Tonight my friend Will and I went to see our friend Jesse’s band play at the High Dive, a fun little bar in Fremont that always has live bands. Jesse had given me their CDs a couple weeks ago, so I had some time to get familiar with the music. (You can check out their band, Look Closer, on MySpace.) The show was fantastic, and my neighbors showed up to hang out too, so it was just an all-around good night. I swear I never used to go watch local bands when I was living in Los Angeles, but it’s just such a huge part of the culture in Seattle, and I constantly find myself at these very loud shows that I never would have bothered to attend when I was, like, 21 in LA, because how was anyone going to properly hit on me with the music blasting like that?
As we were walking out, Will — who’s just a couple years older than I am — was like, “I don’t mean to sound like a grumpy old man, but don’t you think that if you went to shows like this all the time you’d do permanent damage to your eardrums?” I almost fell over laughing.

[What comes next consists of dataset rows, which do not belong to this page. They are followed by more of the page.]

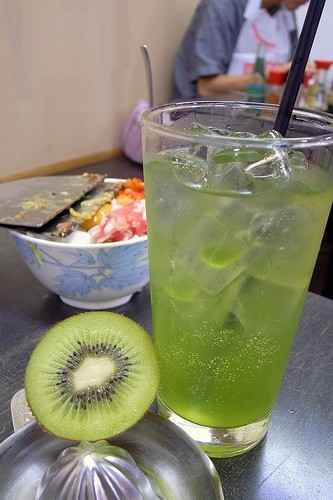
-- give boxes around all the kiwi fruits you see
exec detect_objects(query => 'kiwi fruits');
[25,311,158,442]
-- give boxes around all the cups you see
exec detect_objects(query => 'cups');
[141,99,333,457]
[121,102,174,164]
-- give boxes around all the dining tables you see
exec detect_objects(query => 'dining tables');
[0,154,333,500]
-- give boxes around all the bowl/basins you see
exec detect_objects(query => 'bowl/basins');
[7,176,150,309]
[0,409,225,500]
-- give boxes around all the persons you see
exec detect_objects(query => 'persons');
[172,0,315,111]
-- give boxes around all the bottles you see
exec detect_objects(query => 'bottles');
[246,43,333,113]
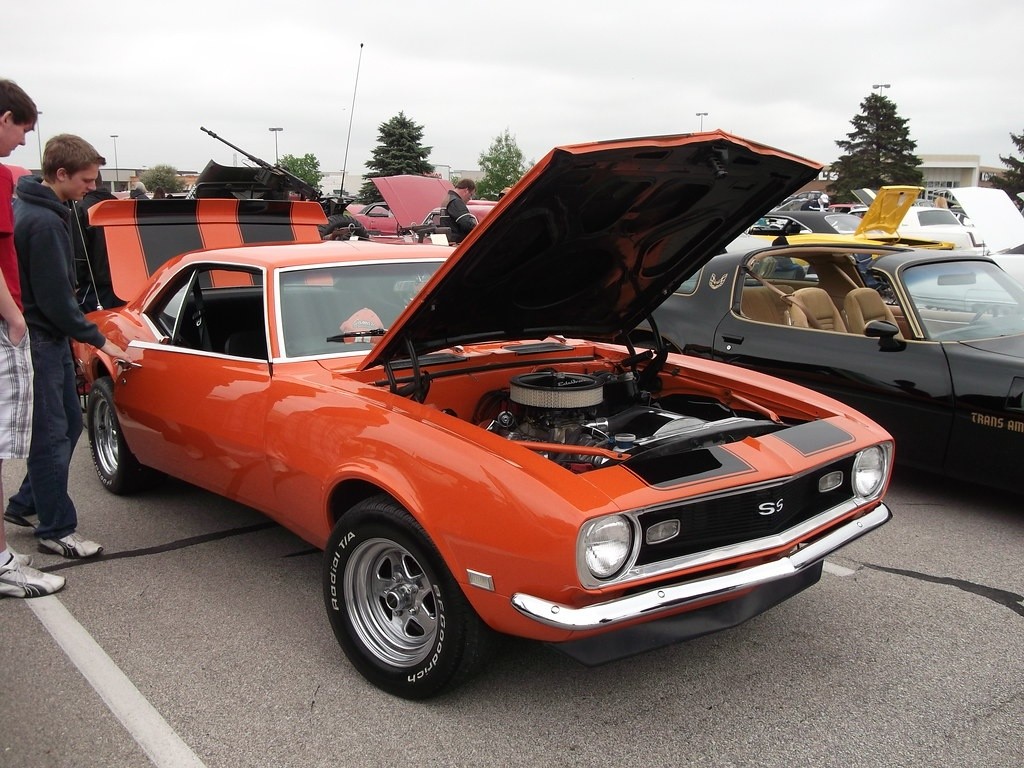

It was 11 pm and we were both sleepy. I like being a grown-up, though. I’ve embraced it. I don’t like looking older, but I do like being older. Thank God for plastic surgery. I plan to get lots and lots and lots. Anyway. Tonight was a great night — I feel like I was smiling or laughing the whole time. I absolutely adore the people I have in my life today.
I’ve found that after this last bout with craziness, I’m suddenly open to looking at a lot of issues that I was unwilling to look at before. Things that I’d blocked out and been entirely unwilling and unable to face, I’m all of a sudden like, “Let’s talk about this constantly with everyone who will listen. Let’s get it sorted out. Let’s go through it bit by bit, let’s look at all the shit that happened that I was never willing to think about or talk about or treat as the truth; let’s talk about it and face it and let’s try to get past it so I can get out of this holding pattern.”
It’s funny — people are always like, “Isn’t it weird having your whole life out there on the Internet?” It isn’t, really. It isn’t weird because it isn’t my whole life. It’s not even close. I keep a lot about my life private, strangely enough. There’s a lot of shit about my life today that I don’t talk about on the Internet — anyone who’s close to me can vouch for that — and there’s a lot of shit that probably defined me and continues to define me that I don’t talk about with anyone. I refuse to look at my certain aspects of my past as consequential. I just want it all to be gone and done and over. But I’m learning that that’s not the way things work, and that I probably have to sit there and sift through all that shit, to look it in the eye, to actually talk to people about these things and be like, “Yeah, this happened, and I can’t continue to ignore that it happened, and I can’t just mention it offhand and be like ‘OK now I talked about it and I’m done’ and expect it to really be done, so let’s fucking discuss it further.” I have to take the initiative to say to people “I need to talk about this and I need your help sorting through it.” That part has been extremely difficult for me, but, once I started asking, people started lining up to help in the most loving ways. Just really reaching out and coming up with ideas and making time for me. I have so many people who love me so dearly, and who want nothing more than for me to be healthy and happy. I’m not looking forward to this process, and I wish I didn’t have to do it at all, but I’m not especially scared, either; I’m suddenly really really willing to do it, whereas before I absolutely refused. So, ya know, fingers crossed for emotional growth! Hooray!